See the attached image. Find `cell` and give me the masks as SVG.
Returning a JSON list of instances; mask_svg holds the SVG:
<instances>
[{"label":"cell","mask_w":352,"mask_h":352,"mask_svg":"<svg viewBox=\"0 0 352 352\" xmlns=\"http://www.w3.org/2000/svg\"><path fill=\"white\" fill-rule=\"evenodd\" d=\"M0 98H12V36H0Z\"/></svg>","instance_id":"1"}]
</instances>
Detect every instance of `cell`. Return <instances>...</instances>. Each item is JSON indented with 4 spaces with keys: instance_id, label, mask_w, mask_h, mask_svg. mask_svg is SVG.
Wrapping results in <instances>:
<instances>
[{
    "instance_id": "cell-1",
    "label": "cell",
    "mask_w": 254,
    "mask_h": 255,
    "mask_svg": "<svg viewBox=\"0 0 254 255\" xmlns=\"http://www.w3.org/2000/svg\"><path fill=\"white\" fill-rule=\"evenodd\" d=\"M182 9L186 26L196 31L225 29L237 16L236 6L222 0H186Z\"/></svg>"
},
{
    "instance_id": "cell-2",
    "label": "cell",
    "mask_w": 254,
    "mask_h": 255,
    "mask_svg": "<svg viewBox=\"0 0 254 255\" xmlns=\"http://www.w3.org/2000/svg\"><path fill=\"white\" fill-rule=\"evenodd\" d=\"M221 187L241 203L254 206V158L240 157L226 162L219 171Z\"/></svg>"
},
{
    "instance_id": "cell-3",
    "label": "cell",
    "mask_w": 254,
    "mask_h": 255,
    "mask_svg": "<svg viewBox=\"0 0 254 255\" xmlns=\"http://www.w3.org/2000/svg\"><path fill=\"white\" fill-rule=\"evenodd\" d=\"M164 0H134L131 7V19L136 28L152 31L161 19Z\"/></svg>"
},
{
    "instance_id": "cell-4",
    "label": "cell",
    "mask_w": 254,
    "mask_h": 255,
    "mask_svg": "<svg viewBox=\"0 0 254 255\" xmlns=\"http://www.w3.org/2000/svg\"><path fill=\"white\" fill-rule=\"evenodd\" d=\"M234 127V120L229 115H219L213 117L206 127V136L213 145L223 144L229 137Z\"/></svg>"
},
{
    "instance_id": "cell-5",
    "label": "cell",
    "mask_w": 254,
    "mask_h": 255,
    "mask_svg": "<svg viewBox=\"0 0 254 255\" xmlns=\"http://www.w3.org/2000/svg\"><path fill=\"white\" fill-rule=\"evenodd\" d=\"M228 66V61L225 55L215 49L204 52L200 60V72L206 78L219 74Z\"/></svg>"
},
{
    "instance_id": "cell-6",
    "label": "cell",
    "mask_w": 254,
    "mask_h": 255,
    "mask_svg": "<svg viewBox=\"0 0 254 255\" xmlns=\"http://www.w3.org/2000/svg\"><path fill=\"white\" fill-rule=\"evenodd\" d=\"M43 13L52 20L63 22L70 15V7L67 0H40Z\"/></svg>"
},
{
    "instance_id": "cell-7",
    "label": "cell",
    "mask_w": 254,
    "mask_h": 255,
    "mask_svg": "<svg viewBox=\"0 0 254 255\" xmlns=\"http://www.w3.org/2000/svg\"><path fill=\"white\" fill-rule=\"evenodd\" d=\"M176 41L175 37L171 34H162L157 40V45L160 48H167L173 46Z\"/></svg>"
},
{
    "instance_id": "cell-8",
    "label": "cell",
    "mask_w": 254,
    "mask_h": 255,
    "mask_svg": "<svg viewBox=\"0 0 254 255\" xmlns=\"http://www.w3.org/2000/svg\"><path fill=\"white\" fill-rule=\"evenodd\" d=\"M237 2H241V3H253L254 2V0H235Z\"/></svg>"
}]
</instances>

◆ **EXERCISE**
Which lines in the listing above contain the string "JSON"? Copy out each of those lines in full.

◆ **EXERCISE ANSWER**
Returning a JSON list of instances; mask_svg holds the SVG:
Detect every instance of `cell`. Return <instances>...</instances>. Each item is JSON indented with 4 spaces with keys: instance_id, label, mask_w, mask_h, mask_svg. mask_svg is SVG.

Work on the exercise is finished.